The real story is disturbing enough without Arnold's concoction. From the late 's to the early 40's, Frances Farmer was the most promising young Hollywood star and a gifted performer on the New York stage. Blessed with a sharp intellect, exceptional acting talent, and stunning beauty, she shot to the top of stardom in what seemed a Cinderella story and fascinated millions of fans.

However, Frances Farmer was a strong-willed, independent thinker at a time when such behavior, especially by a woman, was not generally accepted. She quickly clashed with her studio, the Broadway community, and the public over her associations with socialist and human rights causes. In both high school and college, her controversial religious perspective and politcal leanings had made powerful enemies in her hometown of Seattle, Washington with the political right and anti- communist vigilantes.

After becoming disallusioned with both Hollywood and Broadway, she encountered legal troubles with convictions for drunk driving and assault, though never allowed legal defense or advice. That this violatiion of basic rights could occur in the United States is almost unbelieveable. Yet, no evidence of intoxication was ever presented, and the assault on a female co-worker may very well have been caused by abuse of amphetamines, ironically recommended by a doctor to control her weight and available over the counter at a time when no one knew of the potential side effects.

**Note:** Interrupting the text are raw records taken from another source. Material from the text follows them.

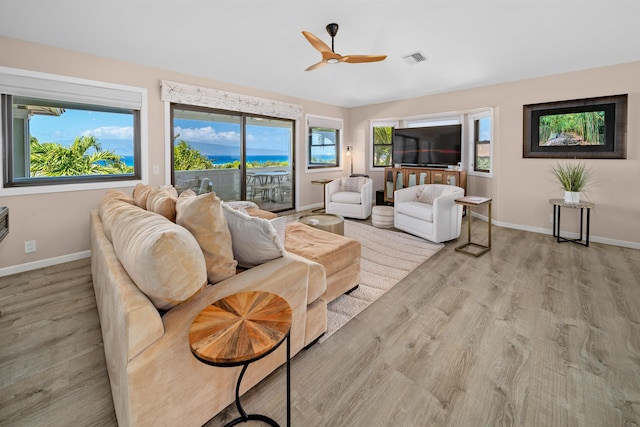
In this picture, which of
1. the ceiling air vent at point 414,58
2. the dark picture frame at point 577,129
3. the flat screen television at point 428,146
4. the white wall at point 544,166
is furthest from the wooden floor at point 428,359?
the flat screen television at point 428,146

Instead of serving her jail sentence, she mysteriously found herself forced into a public mental institution in her hometown known as Steilacoom - a place so brutal that it should go down in history as the equivalent of any Nazi concentration camp. The life of Frances Farmer is inseparable from the issues of psychiatric abuse of mental patients, freedom of religion and politics, and freedom of speech because it was her opinions and words that were used as a basis for her alleged insanity.

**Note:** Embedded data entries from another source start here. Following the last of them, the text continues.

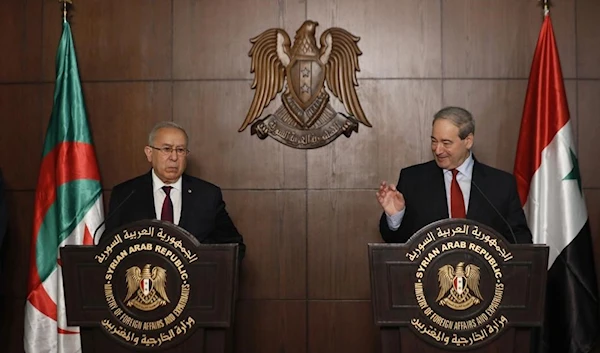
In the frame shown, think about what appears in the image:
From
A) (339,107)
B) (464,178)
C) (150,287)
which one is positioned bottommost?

In essence, she was punished for her views and her outspokeness with six years of institutionalization in a hellhole incredibly understaffed, where the "worst" cases those considered too anti-social, violent, psychotic, criminals, senile, and retarded children were housed in a huge, grossly crowded room with a dirt floor and left to fend for themselves.

Nude patients screamed, cried, and fought with each other and the rats for the food that was routinely thrown on the floor for them - the same floor covered in urine and excrement. Patients took sexual liberties with each other, the strong terrorizing the weak, and many patients suffered from malnutrition and near starvation. The few interns who worked this dungeon were prison inmates on a work program, who supplemented their incomes by prostituting female patients, mostly to the soldiers at the local army base.

Some of the same soldiers glorified as heroes for WWII when their crimes made them unworthy of even being spit on. In fact, the institution was commonly referred to as Seattle's whorehouse, where women were systematically raped by drunken soldiers while orderlies held them down.